As the Coronavirus pandemic spreads across the world, I can’t help but think: This sucks. For everyone.
Over the past couple of weeks, I got to see my international friends get recalled to their home university one by one before travel restrictions get in effect. One by one, as fast as they entered my life, they left. It’s interesting how the effect of people leaving creates an underlying aura of danger. And when you don’t hear anything from your home university, it merely adds to the stress.
Two weeks ago, I was minding my own business in my room when I noticed an ambulance parked outside my residence hall. I didn’t think much about it, just hoped everything was okay. A few days later, I came across a video of the same ambulance from another angle, showing someone in a hazmat suit walking in a flat. The student who got examined tested negative, but nevertheless, the video went viral around here, feeding the fire of panic that is starting to emerge among students who are caring less and less about their studies.
The University of Manchester switched to online classes only this week, about a week later than almost all the other universities in the region, so students have been complaining online for a bit now:
Last Friday, I was chilling with the folks from the Manchester University Speleology Club (MUSC) at a birthday party (which got transformed to going away party for one of the members who got sent home) when I received an email from uOttawa:
I was devastated. A mix of frustration, despair and sadness overwhelmed me. I was fortunate enough to receive the news with my caving friends, I really appreciated the support, thanks guys.

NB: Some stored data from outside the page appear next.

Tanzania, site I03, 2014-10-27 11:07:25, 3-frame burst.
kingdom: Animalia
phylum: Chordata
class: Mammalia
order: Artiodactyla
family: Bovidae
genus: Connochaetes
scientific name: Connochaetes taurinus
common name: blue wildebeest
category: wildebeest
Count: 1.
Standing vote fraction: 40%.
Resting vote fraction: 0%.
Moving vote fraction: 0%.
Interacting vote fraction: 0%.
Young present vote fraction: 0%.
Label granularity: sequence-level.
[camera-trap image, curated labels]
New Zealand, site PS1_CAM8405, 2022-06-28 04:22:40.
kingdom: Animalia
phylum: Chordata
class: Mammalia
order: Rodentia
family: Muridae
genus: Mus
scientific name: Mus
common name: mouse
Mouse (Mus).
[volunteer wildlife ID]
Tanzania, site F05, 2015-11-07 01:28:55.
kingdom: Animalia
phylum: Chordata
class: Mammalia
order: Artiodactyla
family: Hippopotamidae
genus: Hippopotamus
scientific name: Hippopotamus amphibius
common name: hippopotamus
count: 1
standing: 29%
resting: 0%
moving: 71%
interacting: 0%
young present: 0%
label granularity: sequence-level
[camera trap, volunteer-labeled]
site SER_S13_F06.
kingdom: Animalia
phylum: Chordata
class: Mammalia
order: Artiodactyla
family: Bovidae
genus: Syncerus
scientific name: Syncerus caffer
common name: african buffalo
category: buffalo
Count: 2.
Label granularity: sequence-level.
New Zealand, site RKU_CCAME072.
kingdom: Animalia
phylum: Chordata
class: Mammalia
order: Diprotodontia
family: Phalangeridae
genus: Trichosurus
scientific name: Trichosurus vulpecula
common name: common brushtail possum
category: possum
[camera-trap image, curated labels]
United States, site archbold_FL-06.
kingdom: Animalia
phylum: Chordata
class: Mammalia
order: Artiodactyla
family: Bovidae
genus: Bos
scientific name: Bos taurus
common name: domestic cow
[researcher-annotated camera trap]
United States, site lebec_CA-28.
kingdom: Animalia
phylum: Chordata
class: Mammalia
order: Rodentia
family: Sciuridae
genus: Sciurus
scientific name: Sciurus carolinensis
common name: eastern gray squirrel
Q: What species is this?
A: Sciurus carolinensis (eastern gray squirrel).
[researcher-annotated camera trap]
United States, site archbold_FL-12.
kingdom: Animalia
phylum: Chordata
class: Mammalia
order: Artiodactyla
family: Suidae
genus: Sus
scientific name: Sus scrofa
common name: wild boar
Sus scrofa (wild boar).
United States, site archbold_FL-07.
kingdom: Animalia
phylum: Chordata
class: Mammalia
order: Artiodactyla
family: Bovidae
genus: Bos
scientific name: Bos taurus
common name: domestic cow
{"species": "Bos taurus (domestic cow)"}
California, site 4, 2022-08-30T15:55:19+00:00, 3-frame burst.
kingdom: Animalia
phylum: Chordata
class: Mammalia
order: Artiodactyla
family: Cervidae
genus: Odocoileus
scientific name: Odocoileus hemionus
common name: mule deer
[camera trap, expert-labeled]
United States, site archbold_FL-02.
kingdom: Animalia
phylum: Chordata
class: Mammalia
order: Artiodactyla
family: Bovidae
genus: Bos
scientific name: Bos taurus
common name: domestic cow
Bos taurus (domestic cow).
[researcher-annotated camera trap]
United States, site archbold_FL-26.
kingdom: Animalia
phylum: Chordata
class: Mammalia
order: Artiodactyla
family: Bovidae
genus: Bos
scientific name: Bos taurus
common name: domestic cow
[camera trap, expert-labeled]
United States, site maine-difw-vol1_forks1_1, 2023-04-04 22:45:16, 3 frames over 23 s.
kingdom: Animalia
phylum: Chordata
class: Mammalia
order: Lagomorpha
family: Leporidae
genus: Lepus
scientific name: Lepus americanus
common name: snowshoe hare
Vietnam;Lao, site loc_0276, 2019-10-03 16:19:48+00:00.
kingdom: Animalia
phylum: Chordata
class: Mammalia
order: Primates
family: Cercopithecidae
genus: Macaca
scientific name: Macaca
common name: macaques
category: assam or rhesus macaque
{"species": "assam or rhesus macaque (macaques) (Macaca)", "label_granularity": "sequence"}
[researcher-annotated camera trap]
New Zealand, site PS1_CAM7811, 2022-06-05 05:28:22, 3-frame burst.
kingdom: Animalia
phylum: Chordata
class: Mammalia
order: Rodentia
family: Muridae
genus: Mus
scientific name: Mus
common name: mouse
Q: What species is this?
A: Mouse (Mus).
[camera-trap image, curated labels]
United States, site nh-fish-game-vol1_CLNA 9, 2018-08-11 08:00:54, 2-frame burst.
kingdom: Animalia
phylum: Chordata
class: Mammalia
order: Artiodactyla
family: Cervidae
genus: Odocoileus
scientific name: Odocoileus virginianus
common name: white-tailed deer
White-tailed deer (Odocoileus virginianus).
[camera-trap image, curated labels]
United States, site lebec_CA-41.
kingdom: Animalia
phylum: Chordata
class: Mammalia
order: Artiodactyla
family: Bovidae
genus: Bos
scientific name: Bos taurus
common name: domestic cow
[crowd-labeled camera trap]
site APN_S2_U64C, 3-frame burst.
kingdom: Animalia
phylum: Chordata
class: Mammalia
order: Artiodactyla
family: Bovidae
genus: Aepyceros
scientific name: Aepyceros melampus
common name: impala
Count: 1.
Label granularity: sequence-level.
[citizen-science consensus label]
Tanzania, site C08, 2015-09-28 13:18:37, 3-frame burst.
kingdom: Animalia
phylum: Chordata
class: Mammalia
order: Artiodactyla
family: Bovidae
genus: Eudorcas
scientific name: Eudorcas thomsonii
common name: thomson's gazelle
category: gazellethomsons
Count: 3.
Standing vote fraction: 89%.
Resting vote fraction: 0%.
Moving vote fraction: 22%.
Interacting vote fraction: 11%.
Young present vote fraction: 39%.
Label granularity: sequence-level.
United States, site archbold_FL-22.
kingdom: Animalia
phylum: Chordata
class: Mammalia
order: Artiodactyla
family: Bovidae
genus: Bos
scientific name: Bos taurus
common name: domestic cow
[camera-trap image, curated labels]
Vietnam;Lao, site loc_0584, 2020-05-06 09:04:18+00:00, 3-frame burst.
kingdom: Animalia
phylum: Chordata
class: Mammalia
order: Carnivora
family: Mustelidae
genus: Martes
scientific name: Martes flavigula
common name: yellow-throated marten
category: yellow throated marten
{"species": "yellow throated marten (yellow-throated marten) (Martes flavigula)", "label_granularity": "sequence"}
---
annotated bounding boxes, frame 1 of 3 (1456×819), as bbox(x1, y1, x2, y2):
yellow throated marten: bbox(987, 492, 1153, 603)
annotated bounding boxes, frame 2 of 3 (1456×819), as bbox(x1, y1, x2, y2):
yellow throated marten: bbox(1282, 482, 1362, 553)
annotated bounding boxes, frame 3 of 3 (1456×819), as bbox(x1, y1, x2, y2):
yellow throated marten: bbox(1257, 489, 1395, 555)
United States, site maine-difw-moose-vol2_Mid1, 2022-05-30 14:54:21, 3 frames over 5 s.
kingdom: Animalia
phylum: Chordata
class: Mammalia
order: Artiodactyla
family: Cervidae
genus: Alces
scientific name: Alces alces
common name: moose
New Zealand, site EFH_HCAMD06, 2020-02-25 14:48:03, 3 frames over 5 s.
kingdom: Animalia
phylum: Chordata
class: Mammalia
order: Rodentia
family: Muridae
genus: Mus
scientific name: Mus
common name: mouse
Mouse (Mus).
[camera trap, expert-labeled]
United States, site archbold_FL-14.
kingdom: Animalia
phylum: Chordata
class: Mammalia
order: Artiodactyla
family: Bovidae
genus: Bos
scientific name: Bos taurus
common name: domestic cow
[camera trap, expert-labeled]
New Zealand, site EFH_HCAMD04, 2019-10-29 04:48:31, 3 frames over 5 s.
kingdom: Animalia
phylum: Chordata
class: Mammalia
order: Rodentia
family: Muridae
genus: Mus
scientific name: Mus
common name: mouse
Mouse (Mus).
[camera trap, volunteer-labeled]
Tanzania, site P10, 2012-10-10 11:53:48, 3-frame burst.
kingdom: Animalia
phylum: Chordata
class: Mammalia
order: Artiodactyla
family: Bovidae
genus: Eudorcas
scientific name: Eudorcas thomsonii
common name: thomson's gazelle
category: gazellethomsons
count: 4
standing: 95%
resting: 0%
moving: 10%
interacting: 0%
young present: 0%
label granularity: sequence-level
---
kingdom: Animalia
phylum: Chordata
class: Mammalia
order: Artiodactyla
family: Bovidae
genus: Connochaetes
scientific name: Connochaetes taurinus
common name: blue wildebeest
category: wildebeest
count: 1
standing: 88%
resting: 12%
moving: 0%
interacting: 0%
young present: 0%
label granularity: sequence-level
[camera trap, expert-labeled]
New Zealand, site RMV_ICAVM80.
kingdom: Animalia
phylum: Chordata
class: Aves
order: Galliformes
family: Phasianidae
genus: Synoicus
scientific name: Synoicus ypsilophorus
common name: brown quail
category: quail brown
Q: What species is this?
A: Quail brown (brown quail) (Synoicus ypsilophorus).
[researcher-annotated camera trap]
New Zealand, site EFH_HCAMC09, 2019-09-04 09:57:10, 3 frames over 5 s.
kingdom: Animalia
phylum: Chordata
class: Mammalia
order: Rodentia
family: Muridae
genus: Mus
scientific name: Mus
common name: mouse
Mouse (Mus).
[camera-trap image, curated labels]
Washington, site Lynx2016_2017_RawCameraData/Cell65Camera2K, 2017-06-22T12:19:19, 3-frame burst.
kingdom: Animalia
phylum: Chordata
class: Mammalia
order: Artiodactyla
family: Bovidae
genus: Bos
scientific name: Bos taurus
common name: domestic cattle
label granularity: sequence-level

After checking with uOttawa, I was told I could stay if I wanted to. I was now faced with one of the hardest decisions of my life. To stay here, or go home. I took a few days to decide, pondering on the pros and cons, and following the news in the UK and Canada regularly. As much as I felt like going home, I thought I should stay. I came this far, stayed this long, adjusted to life here and going back would feel like I’m aborting the most important mission of my life so far.
The situation is better in Canada, the British government is getting quite a lot of international criticism on the way they’re handling the situation (I found a good video about their way of doing things: Herd Immunity vs Isolation). If I did return to Canada, I’d still be stuck at home, strongly discouraged from seeing friends and family. It’s essentially a choice between self-isolation here or at home. A full lockdown is apparently weeks (or days) away, with the closing of borders very soon. I feel like most people are leaving simply because the window for going home is closing, and the uncertainty of when it’ll open again is worrisome. When I look at the hard facts and data, the risk for me here (or at home) is low; my immune system is good, I’m young, healthy and have no underlying respiratory illnesses. Plus my medical insurance is still covering me in case anything does happen. Nevertheless, it’s still a good idea to stay safe; wash hands and avoid face touching.
After careful consideration and analysis, it made sense for me to stay. I was lucky enough to be given the choice, and I intend on taking full advantage of that.
This is by far not the most ideal circumstances, I know, but I did do this semester abroad to live new experiences, after all.